What is being asked: Extract the lines beginning at the one that holds "Which of the choices" and ending at the final line of the material below, keeping them exact and leaving out all pictures.

Spatial reasoning question data:
....
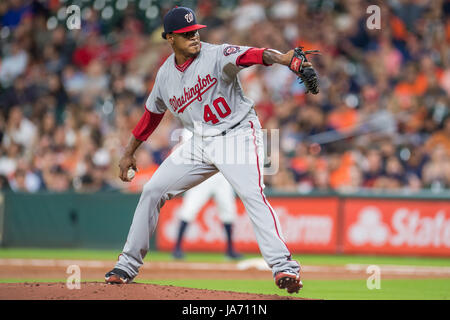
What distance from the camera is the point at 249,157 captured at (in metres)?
5.85

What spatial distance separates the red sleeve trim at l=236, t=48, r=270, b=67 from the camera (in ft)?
17.8

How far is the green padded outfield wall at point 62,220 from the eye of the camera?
40.6 ft

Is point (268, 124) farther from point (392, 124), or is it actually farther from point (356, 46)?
point (356, 46)

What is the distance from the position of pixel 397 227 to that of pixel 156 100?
6.77 metres

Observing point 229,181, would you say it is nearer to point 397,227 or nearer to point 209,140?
point 209,140

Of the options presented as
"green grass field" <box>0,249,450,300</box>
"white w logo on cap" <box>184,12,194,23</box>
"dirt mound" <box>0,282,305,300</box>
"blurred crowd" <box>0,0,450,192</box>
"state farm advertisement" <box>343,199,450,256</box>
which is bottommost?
"dirt mound" <box>0,282,305,300</box>

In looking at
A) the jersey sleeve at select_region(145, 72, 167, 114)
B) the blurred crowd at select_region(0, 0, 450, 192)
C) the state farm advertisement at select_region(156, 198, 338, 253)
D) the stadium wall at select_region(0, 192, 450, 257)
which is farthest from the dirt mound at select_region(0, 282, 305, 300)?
the blurred crowd at select_region(0, 0, 450, 192)

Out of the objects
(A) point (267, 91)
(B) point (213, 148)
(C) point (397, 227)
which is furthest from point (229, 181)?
(A) point (267, 91)

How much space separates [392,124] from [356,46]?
247cm

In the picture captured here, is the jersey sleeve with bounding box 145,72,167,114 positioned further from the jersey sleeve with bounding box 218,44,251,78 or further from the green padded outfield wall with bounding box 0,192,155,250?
the green padded outfield wall with bounding box 0,192,155,250

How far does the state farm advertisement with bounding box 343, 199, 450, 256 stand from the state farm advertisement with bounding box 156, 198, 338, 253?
283 millimetres

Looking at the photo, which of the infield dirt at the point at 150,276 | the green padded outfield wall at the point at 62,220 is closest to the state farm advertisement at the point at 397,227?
the infield dirt at the point at 150,276
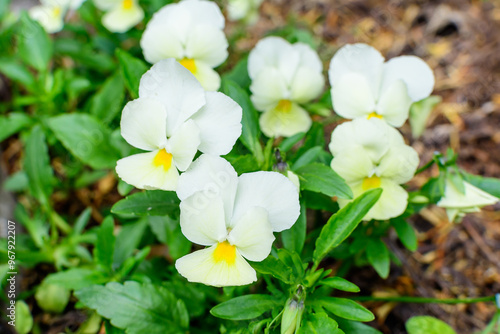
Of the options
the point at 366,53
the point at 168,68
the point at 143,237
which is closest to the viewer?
the point at 168,68

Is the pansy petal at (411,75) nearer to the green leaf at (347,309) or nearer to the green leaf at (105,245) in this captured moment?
the green leaf at (347,309)

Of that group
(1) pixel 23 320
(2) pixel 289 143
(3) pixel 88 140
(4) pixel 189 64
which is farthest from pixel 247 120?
(1) pixel 23 320

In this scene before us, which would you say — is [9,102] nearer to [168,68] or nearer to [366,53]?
[168,68]

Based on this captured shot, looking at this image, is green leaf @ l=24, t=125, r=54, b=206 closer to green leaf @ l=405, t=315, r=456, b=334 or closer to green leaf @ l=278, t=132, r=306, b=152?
green leaf @ l=278, t=132, r=306, b=152

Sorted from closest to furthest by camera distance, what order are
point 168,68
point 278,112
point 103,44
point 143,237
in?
point 168,68
point 278,112
point 143,237
point 103,44

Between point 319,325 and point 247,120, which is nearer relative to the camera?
point 319,325

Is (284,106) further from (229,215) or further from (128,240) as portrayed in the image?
(128,240)

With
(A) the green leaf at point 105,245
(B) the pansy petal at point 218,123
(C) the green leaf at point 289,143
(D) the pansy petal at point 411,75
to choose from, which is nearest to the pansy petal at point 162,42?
(B) the pansy petal at point 218,123

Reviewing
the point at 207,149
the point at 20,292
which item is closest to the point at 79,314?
the point at 20,292
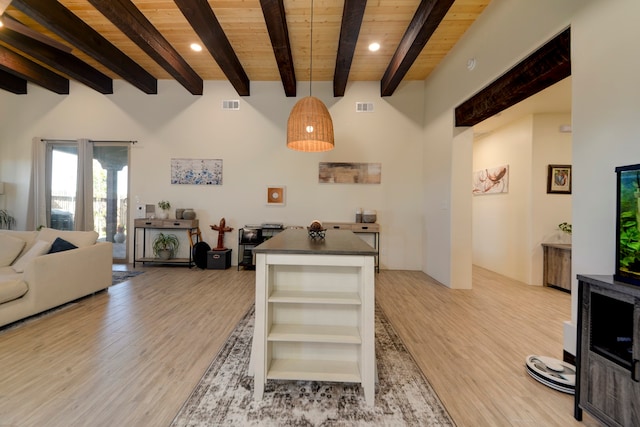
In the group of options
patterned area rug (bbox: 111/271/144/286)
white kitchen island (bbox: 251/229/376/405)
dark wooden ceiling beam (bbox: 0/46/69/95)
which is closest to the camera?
white kitchen island (bbox: 251/229/376/405)

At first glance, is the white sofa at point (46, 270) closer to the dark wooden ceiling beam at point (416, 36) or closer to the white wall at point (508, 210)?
the dark wooden ceiling beam at point (416, 36)

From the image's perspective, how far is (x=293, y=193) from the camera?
16.7 ft

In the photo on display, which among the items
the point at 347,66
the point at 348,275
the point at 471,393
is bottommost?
the point at 471,393

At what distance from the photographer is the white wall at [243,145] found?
5035 mm

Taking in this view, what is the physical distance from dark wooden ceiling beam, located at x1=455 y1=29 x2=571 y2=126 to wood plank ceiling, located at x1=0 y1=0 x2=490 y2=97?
97 cm

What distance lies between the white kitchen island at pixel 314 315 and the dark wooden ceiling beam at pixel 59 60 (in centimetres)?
442

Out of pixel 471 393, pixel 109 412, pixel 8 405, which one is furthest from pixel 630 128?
pixel 8 405

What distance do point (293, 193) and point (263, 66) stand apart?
91.2 inches

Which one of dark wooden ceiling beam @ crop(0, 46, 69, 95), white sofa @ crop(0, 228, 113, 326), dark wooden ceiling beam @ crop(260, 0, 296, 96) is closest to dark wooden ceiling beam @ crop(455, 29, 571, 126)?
dark wooden ceiling beam @ crop(260, 0, 296, 96)

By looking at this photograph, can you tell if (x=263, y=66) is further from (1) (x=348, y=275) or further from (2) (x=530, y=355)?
(2) (x=530, y=355)

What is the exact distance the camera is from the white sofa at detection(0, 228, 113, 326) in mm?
2496

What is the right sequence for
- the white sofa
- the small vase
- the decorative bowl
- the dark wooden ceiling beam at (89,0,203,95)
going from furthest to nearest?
the small vase, the dark wooden ceiling beam at (89,0,203,95), the white sofa, the decorative bowl

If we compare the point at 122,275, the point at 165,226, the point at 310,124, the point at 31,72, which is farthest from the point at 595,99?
the point at 31,72

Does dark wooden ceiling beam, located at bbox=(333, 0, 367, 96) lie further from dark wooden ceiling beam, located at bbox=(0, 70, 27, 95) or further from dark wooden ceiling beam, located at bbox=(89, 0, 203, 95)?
dark wooden ceiling beam, located at bbox=(0, 70, 27, 95)
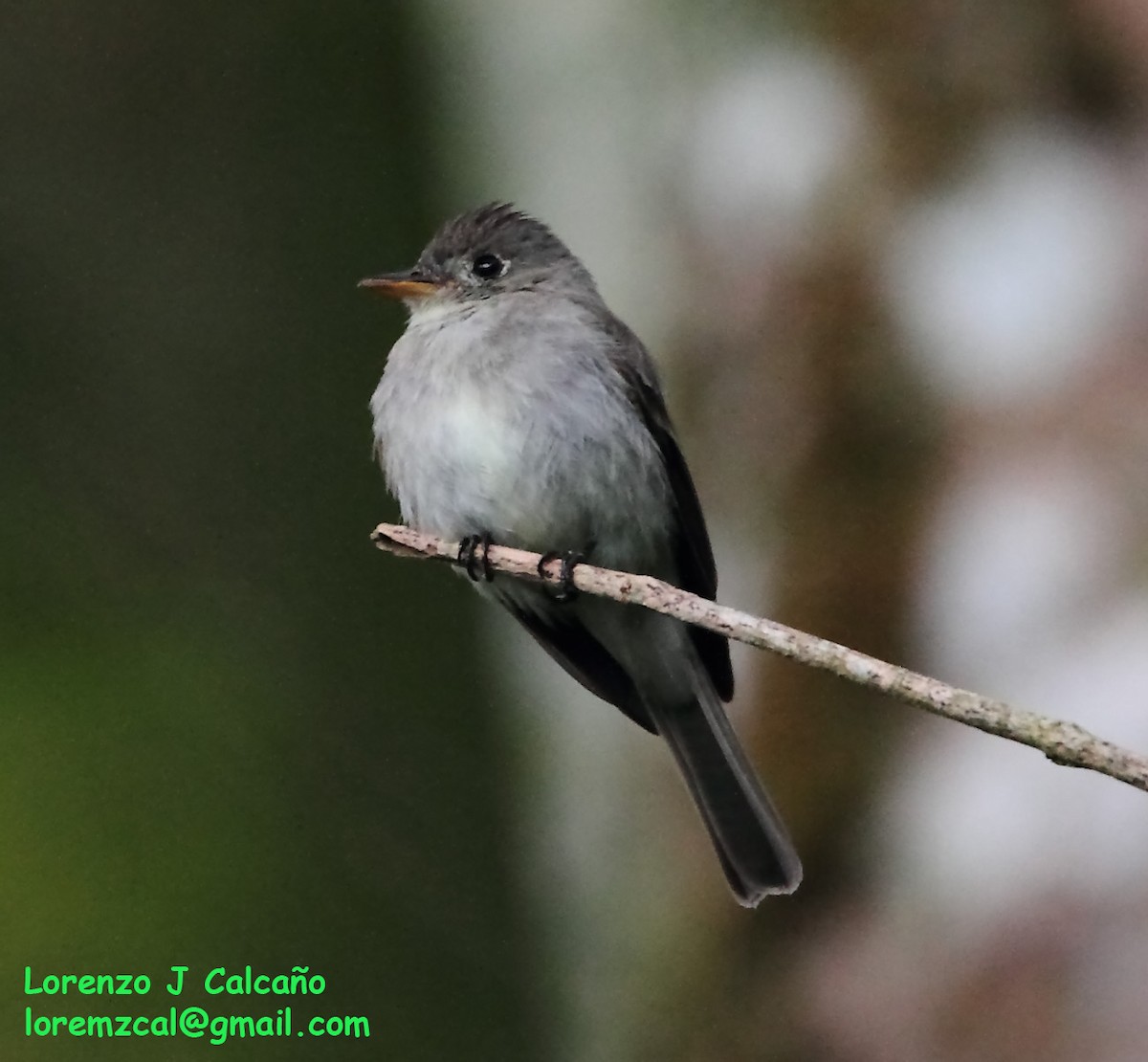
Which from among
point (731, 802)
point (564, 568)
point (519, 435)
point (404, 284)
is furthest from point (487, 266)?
point (731, 802)

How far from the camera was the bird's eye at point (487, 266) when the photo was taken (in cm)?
231

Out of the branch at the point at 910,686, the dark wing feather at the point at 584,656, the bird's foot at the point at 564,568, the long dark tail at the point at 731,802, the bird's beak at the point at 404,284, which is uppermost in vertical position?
the bird's beak at the point at 404,284

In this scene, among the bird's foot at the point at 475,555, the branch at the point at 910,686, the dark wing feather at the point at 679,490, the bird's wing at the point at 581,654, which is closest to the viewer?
the branch at the point at 910,686

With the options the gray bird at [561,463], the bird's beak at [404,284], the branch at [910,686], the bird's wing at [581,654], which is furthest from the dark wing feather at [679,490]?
the branch at [910,686]

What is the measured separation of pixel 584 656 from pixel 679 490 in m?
0.36

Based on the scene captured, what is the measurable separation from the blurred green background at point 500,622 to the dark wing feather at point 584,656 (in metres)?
0.10

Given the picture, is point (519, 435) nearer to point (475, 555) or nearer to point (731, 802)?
point (475, 555)

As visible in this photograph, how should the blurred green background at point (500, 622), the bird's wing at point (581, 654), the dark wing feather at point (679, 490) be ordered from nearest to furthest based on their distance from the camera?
the blurred green background at point (500, 622), the dark wing feather at point (679, 490), the bird's wing at point (581, 654)

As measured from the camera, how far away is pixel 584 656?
2482mm

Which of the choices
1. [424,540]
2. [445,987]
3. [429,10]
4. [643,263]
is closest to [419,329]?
[643,263]

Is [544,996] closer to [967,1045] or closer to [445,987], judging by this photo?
[445,987]

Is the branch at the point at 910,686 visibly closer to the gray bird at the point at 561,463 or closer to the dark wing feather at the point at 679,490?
the gray bird at the point at 561,463

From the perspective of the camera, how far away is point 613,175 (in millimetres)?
2311

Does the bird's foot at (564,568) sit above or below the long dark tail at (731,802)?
above
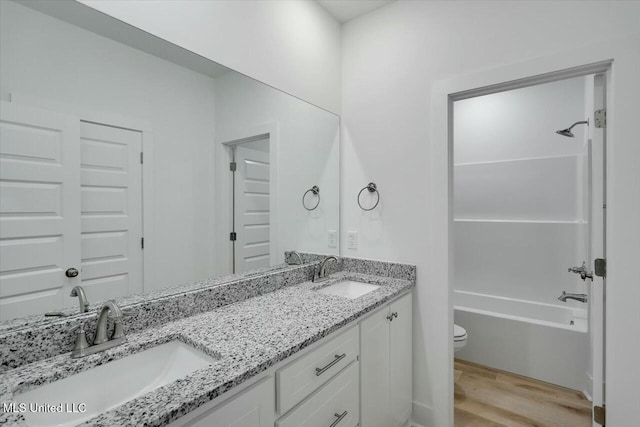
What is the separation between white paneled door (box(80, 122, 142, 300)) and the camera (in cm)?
98

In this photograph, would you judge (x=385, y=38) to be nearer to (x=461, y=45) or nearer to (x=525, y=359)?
(x=461, y=45)

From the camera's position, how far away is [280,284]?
169 centimetres

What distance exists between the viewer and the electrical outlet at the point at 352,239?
211cm

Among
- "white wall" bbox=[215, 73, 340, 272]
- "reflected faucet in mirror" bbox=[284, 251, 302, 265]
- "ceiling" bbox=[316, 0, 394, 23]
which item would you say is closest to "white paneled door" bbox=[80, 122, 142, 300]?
"white wall" bbox=[215, 73, 340, 272]

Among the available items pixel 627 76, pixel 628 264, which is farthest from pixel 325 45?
pixel 628 264

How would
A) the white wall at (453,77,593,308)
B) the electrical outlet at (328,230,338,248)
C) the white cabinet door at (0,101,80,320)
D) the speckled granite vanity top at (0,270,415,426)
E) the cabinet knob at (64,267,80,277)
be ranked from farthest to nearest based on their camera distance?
the white wall at (453,77,593,308) → the electrical outlet at (328,230,338,248) → the cabinet knob at (64,267,80,277) → the white cabinet door at (0,101,80,320) → the speckled granite vanity top at (0,270,415,426)

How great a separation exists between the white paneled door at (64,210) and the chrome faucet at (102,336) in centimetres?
11

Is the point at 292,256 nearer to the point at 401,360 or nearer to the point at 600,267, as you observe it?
the point at 401,360

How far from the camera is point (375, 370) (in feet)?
4.75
....
Task solution:
Which of the choices
1. [424,540]
2. [445,987]
3. [429,10]
4. [643,263]
is closest to [419,329]?
[643,263]

Is [544,996] closer to [967,1045] or closer to [445,987], judging by this photo?
[445,987]

Is the branch at the point at 910,686 visibly closer to the gray bird at the point at 561,463 or closer to the dark wing feather at the point at 679,490?
the gray bird at the point at 561,463

From the perspective of the camera, how far away is point 613,175 (in millimetres)?
2311

Does the bird's foot at (564,568) sit above or below the long dark tail at (731,802)?
above
What is the separation between white paneled door (box(80, 122, 142, 300)) and the camera (in cm)?
98

In this photograph, would you judge (x=385, y=38) to be nearer to (x=461, y=45) or nearer to (x=525, y=359)?
(x=461, y=45)

From the camera's position, how far away is [280,284]?
169 centimetres

What distance exists between the viewer and the electrical outlet at the point at 352,239?
211cm

Among
- "white wall" bbox=[215, 73, 340, 272]
- "reflected faucet in mirror" bbox=[284, 251, 302, 265]
- "ceiling" bbox=[316, 0, 394, 23]
which item would you say is closest to "white paneled door" bbox=[80, 122, 142, 300]?
"white wall" bbox=[215, 73, 340, 272]

Among the available items pixel 627 76, pixel 628 264, which is farthest from pixel 325 45?
pixel 628 264

How would
A) the white wall at (453,77,593,308)
B) the electrical outlet at (328,230,338,248)
C) the white cabinet door at (0,101,80,320)
D) the speckled granite vanity top at (0,270,415,426)
E) the cabinet knob at (64,267,80,277)
be ranked from farthest to nearest based on their camera distance?
the white wall at (453,77,593,308) → the electrical outlet at (328,230,338,248) → the cabinet knob at (64,267,80,277) → the white cabinet door at (0,101,80,320) → the speckled granite vanity top at (0,270,415,426)

How great a separation exists between the white paneled door at (64,210) and the chrome faucet at (102,336) in centimetres?
11

Is the point at 292,256 nearer to the point at 401,360 or nearer to the point at 600,267, as you observe it?
the point at 401,360

How far from the camera is point (375, 370) (in feet)?
4.75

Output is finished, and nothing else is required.